Le lendemain, les peuples firent le dénombrement des survivants. Il se trouva que la bataille coûtait neuf mille hommes environ ; une évaluation sage porta la perte des Xipéhuz à six cents. De sorte que la mort de chaque ennemi avait coûté quinze existences humaines.
Le désespoir se mit dans les cœurs, beaucoup criaient contre les chefs et parlaient d’abandonner l’épouvantable entreprise. Alors, sous les murmures, je m’avançai au milieu du camp et je me mis à reprocher hautement aux guerriers la pusillanimité de leurs âmes.
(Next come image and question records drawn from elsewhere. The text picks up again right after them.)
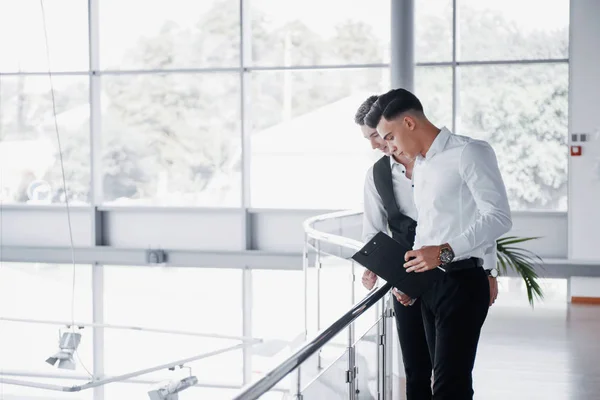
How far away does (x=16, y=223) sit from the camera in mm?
11938

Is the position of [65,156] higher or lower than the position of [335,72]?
lower

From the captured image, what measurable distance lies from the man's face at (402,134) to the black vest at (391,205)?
671 mm

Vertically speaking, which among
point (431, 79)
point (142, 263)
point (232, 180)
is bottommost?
point (142, 263)

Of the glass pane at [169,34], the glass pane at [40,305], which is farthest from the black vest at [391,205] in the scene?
the glass pane at [40,305]

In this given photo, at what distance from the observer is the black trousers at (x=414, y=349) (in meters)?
3.16

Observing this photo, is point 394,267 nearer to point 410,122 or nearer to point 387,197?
point 410,122

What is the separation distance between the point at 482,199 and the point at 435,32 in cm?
780

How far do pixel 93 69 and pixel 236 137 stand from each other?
7.04 ft

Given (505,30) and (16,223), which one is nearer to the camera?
(505,30)

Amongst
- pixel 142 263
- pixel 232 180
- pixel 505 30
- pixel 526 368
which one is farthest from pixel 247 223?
pixel 526 368

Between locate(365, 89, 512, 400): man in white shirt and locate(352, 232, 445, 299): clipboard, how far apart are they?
38 mm

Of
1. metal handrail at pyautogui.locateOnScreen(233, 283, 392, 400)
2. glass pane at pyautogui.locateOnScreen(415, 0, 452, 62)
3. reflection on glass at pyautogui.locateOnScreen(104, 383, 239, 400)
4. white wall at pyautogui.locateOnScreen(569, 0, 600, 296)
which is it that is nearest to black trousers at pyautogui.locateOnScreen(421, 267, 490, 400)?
metal handrail at pyautogui.locateOnScreen(233, 283, 392, 400)

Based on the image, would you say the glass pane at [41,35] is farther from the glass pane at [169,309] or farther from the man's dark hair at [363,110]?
the man's dark hair at [363,110]

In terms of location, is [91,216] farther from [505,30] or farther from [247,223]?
[505,30]
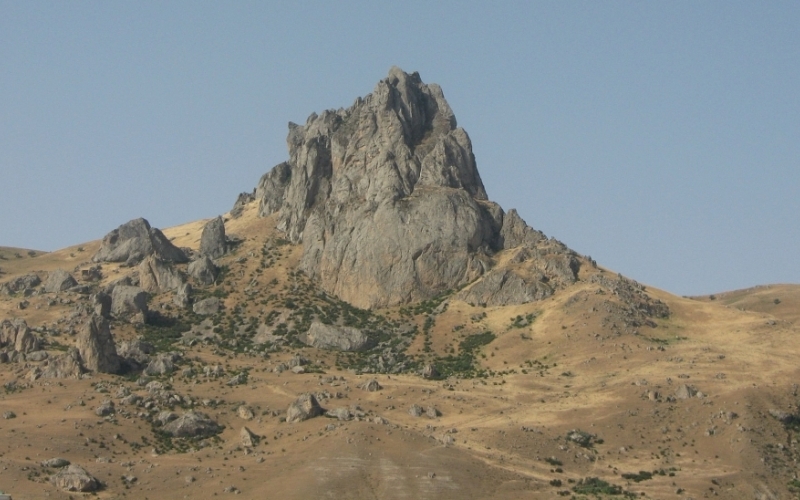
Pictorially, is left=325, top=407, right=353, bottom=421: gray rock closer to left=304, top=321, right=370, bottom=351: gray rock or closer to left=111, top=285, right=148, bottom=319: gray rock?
left=304, top=321, right=370, bottom=351: gray rock

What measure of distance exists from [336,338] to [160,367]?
932 inches

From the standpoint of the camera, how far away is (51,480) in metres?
90.6

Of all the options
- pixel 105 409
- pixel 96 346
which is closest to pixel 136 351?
pixel 96 346

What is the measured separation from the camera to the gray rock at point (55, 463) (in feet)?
307

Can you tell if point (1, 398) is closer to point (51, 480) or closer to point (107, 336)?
point (107, 336)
Je leur demandai s’il était préférable de laisser périr tous les hommes ou d’en sacrifier une partie ; je leur démontrai qu’en dix ans la contrée Zahelale serait envahie par les Formes, et en vingt le pays des Khaldes, des Sahrs, des Pjarvanns et des Xisoastres ; puis, ayant ainsi éveillé leur conscience, je leur fis reconnaître que déjà un sixième du redoutable territoire était revenu aux hommes, que par trois côtés l’ennemi était refoulé dans la forêt. Enfin je leur communiquai mes observations, je leur fis comprendre que les Xipéhuz n’étaient pas infatigables, que des massues de bois pouvaient les renverser et les forcer de découvrir leur point vulnérable.
Un grand silence régnait sur la plaine, l’espoir revenait au cœur des guerriers innombrables qui m’écoutaient. Et pour augmenter la confiance, je décrivis des appareils de bois que j’avais imaginés, propres à la fois a l’attaque et a la défense. L’enthousiasme renaquit, les peuples applaudirent ma parole et les chefs mirent leur commandement à mes pieds.